Last night I cried over a parking spot. Well, it wasn’t over a parking spot as much as the lack of one. I had been out for the evening, arrived home itching to wash my face, brush my teeth, crawl into bed to play Words With Friends and crash for the night. Only, I couldn’t because there was nowhere to park. It was just enough to put me over the edge.
For twenty years I lived in a nice (enough) four-bedroom house with a double wide driveway which was always there for me. Not once in those twenty years did I arrive home unable to park my car. I never put any thought to it. I never reconsidered an evening out for fear that it would end with my not being able to park and, well, crying over it. Now that I have downsized (significantly), the parking void is real. And last night it was just enough to make me cry.
Only it wasn’t the insanity of not being able to park that made me cry. It is certainly what set me off, but it was, like the lack of sex in a failing marriage, symptomatic of other things.
Today was my date with the judge. After two years of rankling, discussing, acquiescing, negotiating and conceding, it was time to get divorced. I was emotionally ready. I had the date circled on my calendar* and awaited its arrival with calm and even a little bit of excitement. It has been a long time coming, I was entirely resolute and ready but the anticipation of it kinda snuck up on me and, as a result, the fact that there was not a space in front of my door laying in wait for my arrival was enough to reduce me to tears. (Okay, full disclosure: it was a little bit of an exaggeration when I said that there was “nowhere” to park. There were places to park, but they were further away from my front door than was acceptable to me. There, I said it.)
In the past two years I have separated from my husband, sold my house, moved to a two bedroom apartment, held a job, did freelance work on the side, raised two kids, fallen in love and now, gotten divorced. It’s all good, but it is also a lot and ya wanna know something? I’m tired and, therefore, parking challenges make me cry.

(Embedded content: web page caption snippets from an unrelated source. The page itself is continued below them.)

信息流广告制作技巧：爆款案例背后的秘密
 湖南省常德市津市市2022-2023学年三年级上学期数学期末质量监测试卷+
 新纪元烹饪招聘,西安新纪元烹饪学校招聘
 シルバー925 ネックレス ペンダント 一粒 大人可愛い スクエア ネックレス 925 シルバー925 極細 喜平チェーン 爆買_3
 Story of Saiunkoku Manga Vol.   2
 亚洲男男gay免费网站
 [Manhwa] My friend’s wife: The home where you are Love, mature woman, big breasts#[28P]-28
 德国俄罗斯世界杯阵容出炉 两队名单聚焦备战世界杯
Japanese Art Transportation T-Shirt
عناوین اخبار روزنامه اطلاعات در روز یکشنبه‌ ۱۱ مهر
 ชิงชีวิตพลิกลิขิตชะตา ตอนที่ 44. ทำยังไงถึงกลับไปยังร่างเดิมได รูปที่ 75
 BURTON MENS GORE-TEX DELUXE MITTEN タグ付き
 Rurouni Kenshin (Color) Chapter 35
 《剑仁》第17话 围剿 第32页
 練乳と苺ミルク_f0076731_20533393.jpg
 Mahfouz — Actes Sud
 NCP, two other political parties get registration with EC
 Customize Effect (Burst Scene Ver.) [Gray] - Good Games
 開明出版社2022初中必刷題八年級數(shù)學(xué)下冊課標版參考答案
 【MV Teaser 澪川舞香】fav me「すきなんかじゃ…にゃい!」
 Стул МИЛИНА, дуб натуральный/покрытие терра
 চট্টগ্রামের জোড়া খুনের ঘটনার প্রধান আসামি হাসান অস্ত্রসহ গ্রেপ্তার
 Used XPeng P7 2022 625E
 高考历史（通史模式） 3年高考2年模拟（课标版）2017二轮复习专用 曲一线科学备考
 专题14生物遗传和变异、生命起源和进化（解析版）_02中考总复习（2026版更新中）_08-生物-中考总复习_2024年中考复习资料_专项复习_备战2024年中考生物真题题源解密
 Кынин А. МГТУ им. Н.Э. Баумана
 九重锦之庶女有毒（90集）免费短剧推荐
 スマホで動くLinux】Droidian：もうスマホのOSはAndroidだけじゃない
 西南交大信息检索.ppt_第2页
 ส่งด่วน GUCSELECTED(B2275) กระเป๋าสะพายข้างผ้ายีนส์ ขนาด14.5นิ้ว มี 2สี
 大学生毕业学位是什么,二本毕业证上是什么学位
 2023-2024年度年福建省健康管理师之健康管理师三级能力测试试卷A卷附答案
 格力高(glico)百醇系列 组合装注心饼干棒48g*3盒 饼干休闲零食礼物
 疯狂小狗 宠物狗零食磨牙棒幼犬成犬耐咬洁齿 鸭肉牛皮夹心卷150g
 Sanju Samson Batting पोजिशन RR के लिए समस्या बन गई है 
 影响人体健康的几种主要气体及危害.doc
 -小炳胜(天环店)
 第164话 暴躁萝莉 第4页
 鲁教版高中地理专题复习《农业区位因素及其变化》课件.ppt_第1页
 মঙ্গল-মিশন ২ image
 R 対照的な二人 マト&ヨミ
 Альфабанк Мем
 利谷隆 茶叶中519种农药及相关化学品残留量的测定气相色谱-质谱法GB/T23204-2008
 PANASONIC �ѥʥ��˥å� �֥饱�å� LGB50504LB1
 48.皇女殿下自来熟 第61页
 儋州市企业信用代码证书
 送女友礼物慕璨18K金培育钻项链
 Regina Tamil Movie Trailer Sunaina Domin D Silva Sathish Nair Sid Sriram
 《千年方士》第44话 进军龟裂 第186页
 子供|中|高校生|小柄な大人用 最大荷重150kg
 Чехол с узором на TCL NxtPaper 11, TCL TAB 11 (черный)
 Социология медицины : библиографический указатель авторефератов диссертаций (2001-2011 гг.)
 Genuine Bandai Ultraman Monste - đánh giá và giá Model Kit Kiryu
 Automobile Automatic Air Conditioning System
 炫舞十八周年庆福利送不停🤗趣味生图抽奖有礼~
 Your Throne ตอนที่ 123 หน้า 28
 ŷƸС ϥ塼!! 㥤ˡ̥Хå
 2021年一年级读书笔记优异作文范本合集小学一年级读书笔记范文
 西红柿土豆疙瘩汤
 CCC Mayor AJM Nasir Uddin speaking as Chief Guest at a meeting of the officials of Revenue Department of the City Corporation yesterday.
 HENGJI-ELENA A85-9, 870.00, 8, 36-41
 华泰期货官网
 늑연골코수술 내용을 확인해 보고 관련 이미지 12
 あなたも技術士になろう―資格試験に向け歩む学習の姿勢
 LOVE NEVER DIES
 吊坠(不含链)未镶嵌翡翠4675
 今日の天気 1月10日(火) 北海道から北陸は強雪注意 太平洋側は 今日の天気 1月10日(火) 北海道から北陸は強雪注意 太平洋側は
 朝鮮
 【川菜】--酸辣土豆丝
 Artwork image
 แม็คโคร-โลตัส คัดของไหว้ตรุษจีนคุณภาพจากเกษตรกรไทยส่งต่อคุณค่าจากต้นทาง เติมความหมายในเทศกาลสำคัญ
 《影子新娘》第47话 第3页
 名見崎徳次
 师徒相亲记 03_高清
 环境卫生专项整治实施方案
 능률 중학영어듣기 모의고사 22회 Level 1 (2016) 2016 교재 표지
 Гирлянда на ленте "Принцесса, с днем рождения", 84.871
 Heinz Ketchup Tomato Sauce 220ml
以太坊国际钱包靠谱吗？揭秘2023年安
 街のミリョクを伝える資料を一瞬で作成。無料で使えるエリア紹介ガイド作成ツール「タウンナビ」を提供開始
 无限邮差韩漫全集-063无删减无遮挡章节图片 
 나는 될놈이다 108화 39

My mother has often pointed out to me, with more than a hint of frustration, the fact that I consistently crash through big, scary things with aplomb and a decent amount of grace. I plow through situations that might bring others to their knees with strength and my sense of humor (almost) always intact. However, throw me a curve ball as ridiculous as not being able to find a parking spot and I am ridiculously, embarrassingly and frustratingly destroyed, albeit it temporarily. She is right. Guilty as charged.
To my credit, however, I have a very quick recovery. As it is happening, I am one million percent sure that my angst and agitation are directly related to whatever little tiny issue sets me off; like the other morning when I nearly (but didn’t) screeched, “what do you mean you are out of salt bagels?!?” at the poor pimply kid behind the counter. It usually takes me just a few minutes to realize and (eventually) acknowledge that it isn’t about the parking spot at all. It is then that I muster all my fortitude and remind myself, “I can do this.” And I do.
Most of you started reading this blog because you wanted to follow Jess’s story. I realize that for the past several months my entries have been sporadic, seldom about Jess and frequently about me. Rest assured, she still has plenty of story left in her. She’s been along for this ride and has (as recently as this afternoon when I nearly lost my mind over her coat and backpack being strewn across the floor) been subjected to my emotional-episodes-that-aren’t-about-the-parking-spot-or-sold-out-salt-bagels.
Hang tight. I am getting closer to establishing a new reality that is not built around the next huge thing I have to deal with…at least I hope I am.
*Not really. I don’t even have a calendar on which I could circle something, even if I wanted to. It was, however, noted in my handy iPhone, along with a note to schedule the kids’ annual check-ups.